AI for Infrastructure
5 min read
DevopsCloud EngSreSysadminCloud Arch
Devops
Use AI for Terraform modules, pipeline YAML, and runbook drafts. Never apply without review.
Sre
Paste alert definitions, runbooks, and incident notes. Ask for improvements and missing scenarios.
AI for Infrastructure
TL;DR
- AI excels at generating Terraform, Kubernetes manifests, and pipeline YAML. It knows the syntax.
- Always review. Wrong Terraform can cost money. Wrong K8s can take down prod.
- Use AI for drafting and explanation. You own validation and application.
Infrastructure-as-code, configs, and runbooks are highly structured. AI can produce them quickly. Your job is to make sure they're correct and safe.
Terraform and IaC
Good use cases:
- "Generate Terraform for an S3 bucket with versioning and lifecycle rules"
- "Convert this AWS config to GCP equivalent"
- "Add a new module for X. Follow our existing pattern in modules/."
Cautions:
- AI may use deprecated resources or wrong provider versions. Check the provider docs.
- State and sensitive data — never paste real state or keys.
- Complex dependencies — AI can miss ordering. Review
depends_onand implicit dependencies.
Workflow: Generate → review → plan (dry run) → apply. Never skip review for prod.
Kubernetes
Good use cases:
- "Generate a Deployment + Service for a stateless app"
- "Add resource limits and probes to this manifest"
- "Convert this Docker Compose to K8s manifests"
Cautions:
- Security contexts, RBAC, and network policies — AI often skips or oversimplifies. Add them.
- Version skew — ensure API versions match your cluster.
- Production hardening — replicas, PDBs, topology spread — AI may not include. You add.
CI/CD Pipelines
Good use cases:
- "Generate a GitHub Actions workflow for test + build + deploy"
- "Convert this Jenkins pipeline to GitLab CI"
- "Add a step to run security scans"
Cautions:
- Secrets — never put real secrets in prompts. Use placeholders.
- Conditional logic and matrix builds — AI can get it wrong. Test in a branch first.
Monitoring and Runbooks
Good use cases:
- "Draft a runbook for 'database connection pool exhausted'"
- "Improve this alert description. Add runbook link and severity"
- "Summarize this incident timeline. Extract action items"
Cautions:
- Runbooks must match your actual systems. AI drafts need customization.
- Alerts — verify thresholds and query correctness. AI doesn't know your baselines.
# AI generated this. Review before apply.
# Check: Provider version?

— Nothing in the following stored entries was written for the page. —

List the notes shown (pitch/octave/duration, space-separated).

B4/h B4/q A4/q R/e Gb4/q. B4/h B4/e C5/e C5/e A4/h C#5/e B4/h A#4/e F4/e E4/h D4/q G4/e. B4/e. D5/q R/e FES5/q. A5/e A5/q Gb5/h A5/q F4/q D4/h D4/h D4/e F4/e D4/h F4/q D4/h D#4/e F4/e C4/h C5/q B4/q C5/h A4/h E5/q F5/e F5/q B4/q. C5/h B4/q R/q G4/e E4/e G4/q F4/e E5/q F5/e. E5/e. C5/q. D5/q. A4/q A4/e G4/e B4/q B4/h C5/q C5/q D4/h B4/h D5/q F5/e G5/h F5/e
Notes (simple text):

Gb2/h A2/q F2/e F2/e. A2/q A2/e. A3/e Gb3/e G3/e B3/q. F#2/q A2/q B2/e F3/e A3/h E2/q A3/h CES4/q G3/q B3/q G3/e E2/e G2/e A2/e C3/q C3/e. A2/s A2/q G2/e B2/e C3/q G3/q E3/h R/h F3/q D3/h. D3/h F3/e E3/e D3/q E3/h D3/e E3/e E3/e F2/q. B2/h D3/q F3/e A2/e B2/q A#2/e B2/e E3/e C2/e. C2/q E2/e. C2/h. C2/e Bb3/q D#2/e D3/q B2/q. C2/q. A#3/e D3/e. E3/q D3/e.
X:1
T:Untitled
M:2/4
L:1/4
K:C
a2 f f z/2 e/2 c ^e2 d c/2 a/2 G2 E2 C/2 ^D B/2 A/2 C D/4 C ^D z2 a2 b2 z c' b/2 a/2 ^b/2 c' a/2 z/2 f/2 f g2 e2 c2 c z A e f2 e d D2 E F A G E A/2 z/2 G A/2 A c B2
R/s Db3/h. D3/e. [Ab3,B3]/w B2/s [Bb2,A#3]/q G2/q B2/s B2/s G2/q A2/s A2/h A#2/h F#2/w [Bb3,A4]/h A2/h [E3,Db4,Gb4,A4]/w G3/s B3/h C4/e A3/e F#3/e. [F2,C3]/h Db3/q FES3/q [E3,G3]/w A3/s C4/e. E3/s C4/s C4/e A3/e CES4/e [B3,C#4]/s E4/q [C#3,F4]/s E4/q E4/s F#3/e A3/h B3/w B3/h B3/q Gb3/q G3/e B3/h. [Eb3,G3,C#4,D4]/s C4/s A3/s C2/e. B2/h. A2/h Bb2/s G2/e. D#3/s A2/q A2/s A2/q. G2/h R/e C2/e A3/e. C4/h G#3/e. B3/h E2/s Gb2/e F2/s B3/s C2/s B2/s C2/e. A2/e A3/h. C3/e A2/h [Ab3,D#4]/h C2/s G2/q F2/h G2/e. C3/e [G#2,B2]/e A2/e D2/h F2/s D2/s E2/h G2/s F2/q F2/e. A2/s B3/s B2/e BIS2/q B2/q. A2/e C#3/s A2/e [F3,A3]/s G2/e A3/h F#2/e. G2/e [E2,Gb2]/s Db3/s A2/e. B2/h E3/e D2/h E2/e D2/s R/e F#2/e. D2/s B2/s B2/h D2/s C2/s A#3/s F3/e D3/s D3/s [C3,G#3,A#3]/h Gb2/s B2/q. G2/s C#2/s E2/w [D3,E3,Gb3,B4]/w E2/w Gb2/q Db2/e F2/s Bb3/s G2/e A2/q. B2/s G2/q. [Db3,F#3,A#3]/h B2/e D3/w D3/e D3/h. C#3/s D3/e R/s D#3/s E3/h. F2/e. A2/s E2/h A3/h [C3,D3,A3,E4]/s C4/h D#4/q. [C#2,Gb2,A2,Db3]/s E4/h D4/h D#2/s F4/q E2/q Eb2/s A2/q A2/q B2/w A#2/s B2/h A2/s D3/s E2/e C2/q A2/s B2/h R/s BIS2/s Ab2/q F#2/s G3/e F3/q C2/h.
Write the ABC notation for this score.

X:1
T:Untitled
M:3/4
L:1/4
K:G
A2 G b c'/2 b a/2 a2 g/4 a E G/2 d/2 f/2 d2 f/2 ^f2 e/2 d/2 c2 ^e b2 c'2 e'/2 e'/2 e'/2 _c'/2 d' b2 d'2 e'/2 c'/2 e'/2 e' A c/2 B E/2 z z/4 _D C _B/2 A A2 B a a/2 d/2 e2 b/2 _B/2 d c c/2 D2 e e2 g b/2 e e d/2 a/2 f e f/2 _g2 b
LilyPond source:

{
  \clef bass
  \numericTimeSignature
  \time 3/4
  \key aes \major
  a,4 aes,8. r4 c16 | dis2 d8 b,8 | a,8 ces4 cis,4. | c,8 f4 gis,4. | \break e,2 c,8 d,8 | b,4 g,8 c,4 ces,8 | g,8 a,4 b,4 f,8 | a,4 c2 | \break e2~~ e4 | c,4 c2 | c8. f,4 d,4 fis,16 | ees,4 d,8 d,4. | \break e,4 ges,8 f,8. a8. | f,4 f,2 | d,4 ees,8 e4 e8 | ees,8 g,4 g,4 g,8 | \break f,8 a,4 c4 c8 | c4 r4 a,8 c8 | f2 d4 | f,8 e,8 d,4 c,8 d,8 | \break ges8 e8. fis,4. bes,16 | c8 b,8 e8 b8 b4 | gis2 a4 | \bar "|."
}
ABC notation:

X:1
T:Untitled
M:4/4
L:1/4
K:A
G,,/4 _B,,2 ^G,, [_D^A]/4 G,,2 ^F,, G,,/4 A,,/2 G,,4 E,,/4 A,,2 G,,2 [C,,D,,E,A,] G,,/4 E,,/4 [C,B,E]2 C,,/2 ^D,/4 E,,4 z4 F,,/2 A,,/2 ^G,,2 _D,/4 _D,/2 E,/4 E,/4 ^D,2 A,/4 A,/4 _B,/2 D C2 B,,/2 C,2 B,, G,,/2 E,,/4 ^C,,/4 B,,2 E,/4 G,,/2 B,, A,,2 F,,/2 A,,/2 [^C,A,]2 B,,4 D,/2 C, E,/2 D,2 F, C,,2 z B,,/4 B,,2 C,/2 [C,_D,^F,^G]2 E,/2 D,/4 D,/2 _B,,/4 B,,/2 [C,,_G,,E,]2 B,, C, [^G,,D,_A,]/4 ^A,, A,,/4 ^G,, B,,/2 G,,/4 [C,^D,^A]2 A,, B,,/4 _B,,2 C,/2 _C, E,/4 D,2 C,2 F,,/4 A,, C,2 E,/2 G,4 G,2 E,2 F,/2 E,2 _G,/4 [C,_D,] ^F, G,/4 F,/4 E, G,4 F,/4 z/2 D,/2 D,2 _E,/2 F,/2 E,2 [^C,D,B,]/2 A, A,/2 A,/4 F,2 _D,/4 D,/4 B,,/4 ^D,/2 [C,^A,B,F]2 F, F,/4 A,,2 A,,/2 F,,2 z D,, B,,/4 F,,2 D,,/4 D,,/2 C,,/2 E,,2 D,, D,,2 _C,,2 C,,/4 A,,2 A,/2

Deprecated resources? depends_on?
# Never paste real state or keys.
resource "aws_s3_bucket" "example" {
bucket = "my-bucket-name"
lifecycle_rule {
enabled = true
expiration { days = 90 }
}
}
# Workflow: Generate → review → terraform plan → apply
# Wrong Terraform can cost money. Wrong K8s can take down prod.Quick Check
AI generates Terraform for a new S3 bucket. What's the critical step before applying to production?
Do This Next
- Generate one Terraform or K8s resource with AI. Review it line by line. Apply only to a dev/test env.
- Have AI draft or improve one runbook for an incident type you've seen. Customize it for your setup.